As this is being written last night two New Zealand mosques were attacked by a white nationalist wearing army fatigues, carrying four fire arms as well as being armed with explosive devices. The attack was brutal, 49 people being killed and more injured, one man who was interviewed by ABC News had blood spatter on him while hiding. The gunmen live streamed his attack on the internet. Even the mainstream media is connecting this attack with wider trends of white supremacy, ABC reporting that the FBI (the same agency which was part of campaigns in the United States to repress liberation movements of people of color) shows that hate crimes went up in the US 17 percent in 2017 alone. They also report that “counterterrorism experts” know that 70 percent of the terrorist attacks in the country in the last decade were carried out by white supremacists, or the far right (Sam Harris’ head must be spinning). Unfortunately the mainstream media narrative here is not spotless. While ABC clearly shows that President Trump’s assertion that white supremacy is only a problem with a few cooks to be demonstrably false, it fails to appreciate the bigger picture. On ABC’s narrative white supremacy is simply a growing trend of hatred, rather than an overt tool used by the global political-economic system.

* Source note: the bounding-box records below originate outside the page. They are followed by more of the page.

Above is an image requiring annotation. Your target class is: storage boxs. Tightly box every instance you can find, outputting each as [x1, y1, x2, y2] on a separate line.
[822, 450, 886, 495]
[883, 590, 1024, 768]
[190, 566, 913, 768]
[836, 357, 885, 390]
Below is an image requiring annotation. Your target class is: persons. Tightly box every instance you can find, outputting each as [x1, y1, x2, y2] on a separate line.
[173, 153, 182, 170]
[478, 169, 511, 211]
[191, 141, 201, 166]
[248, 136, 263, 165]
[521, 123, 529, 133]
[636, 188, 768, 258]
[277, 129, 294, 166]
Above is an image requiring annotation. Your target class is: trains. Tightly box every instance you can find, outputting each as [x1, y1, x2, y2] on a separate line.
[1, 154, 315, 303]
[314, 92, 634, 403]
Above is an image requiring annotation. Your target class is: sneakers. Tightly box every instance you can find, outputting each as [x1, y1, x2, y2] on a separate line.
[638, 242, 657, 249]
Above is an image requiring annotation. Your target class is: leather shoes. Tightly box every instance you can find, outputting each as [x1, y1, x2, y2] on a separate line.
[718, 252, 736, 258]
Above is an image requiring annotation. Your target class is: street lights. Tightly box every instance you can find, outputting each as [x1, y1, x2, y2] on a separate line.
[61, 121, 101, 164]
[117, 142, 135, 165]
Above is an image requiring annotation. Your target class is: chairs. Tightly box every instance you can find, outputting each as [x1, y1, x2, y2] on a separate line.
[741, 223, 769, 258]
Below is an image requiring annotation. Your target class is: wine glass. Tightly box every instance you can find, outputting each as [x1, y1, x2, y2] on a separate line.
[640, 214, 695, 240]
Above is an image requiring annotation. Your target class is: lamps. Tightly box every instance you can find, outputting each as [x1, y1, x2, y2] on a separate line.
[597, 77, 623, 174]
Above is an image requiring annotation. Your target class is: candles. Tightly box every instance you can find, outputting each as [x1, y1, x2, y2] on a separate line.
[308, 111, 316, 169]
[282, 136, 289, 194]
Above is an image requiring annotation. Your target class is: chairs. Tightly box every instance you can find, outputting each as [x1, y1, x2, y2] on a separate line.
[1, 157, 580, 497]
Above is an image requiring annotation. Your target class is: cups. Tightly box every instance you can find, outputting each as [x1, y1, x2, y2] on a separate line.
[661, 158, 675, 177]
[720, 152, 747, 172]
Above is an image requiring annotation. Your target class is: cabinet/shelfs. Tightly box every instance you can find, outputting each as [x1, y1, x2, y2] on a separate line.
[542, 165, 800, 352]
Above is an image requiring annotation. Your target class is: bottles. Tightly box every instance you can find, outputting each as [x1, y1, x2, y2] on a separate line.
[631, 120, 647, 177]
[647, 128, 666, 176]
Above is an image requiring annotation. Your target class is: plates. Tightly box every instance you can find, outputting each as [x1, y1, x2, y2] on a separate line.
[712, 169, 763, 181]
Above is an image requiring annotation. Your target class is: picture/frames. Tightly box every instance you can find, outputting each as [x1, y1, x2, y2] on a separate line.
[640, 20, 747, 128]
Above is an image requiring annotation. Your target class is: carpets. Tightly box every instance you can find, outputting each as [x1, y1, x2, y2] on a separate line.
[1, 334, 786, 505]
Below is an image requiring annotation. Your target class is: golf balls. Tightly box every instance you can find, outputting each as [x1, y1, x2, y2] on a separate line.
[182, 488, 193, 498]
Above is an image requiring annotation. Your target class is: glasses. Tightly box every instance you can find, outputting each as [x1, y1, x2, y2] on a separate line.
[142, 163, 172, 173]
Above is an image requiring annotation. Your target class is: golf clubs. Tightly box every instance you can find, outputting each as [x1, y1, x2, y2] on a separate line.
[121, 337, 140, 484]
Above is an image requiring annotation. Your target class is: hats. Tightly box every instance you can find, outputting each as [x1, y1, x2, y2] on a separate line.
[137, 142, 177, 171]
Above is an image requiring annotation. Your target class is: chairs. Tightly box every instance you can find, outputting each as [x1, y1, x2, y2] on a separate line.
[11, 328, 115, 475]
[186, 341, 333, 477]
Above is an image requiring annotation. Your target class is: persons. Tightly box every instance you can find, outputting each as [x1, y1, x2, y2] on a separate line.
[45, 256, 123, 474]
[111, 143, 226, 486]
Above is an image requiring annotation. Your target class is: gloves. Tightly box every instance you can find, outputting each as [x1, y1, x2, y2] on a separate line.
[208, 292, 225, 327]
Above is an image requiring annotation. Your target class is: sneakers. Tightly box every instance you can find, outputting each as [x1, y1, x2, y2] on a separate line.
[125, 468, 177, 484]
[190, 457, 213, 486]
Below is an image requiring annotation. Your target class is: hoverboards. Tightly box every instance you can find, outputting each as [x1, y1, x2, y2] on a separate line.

Racism is not simply an attitude, or a bigotry. It was born as and remains a system of social control. It is a societal hierarchy which gives social, political, and economic power to those who meet a socially constructed standard of “whiteness” and allocates this power away from people of color based on socially constructed criteria that portray said people as the “other”. Racism has it’s genesis in the historical moment when the capitalist economy, expanding out of Europe, had those who are today considered “white” conquer the lands of people of color, reducing these societies to colonies for naked economic exploitation and complete cultural and political control. This process always involved killing off huge swaths of indigenous populations and enslaving people of color as a source of free labor. To justify this domination the colonizers came up with a pseudo-identity, whiteness, in which they were ranked above people of color in terms of basic human value. The white was fully human, but those of color were not, they were something else, something different, which meant treating them differently was justified. Although formal colonialism was abolished after the second world war, colonialism as a system of power remains. The old colonial states are now the economically and geopoliticaly powerful countries, while the former colonies, even though they now have status as independent nations, are fully subordinate to the former geopolitically and economically. Formal colonialism set up a situation where the “core” countries could become so economically and geopolitically powerful that global politics and the global economy would always sideline the “peripheral”, or semi-peripheral former colonies.

Since colonialism remains so does racism, this time, in modern western societies, under the veil of post-racial harmony. Sure white people control the vast amount of wealth and power, sure the state criminalizes people of color, sure people of color are still viewed as essentially different from white people, but it’s impolite to express open racist views in public. So the ideological veil of progress (rather than it’s actual existence in many instances) hangs over the reality of white supremacy in the 21st century. One of the most acute forms of racism today is Islamophobia. When this phrase is uttered many respond that “Islam is a religion, not a race, non-Arabs can be Muslims too!”. All that this does is ignore the racialization of Islam in the west. Since 911 a clear picture of the Muslim as the Arab terrorist has been constructed by the United States and many other western societies. We have even been portraying Arabs as shady, unscrupulous, and even stupid characters in our films long before the events of 2001.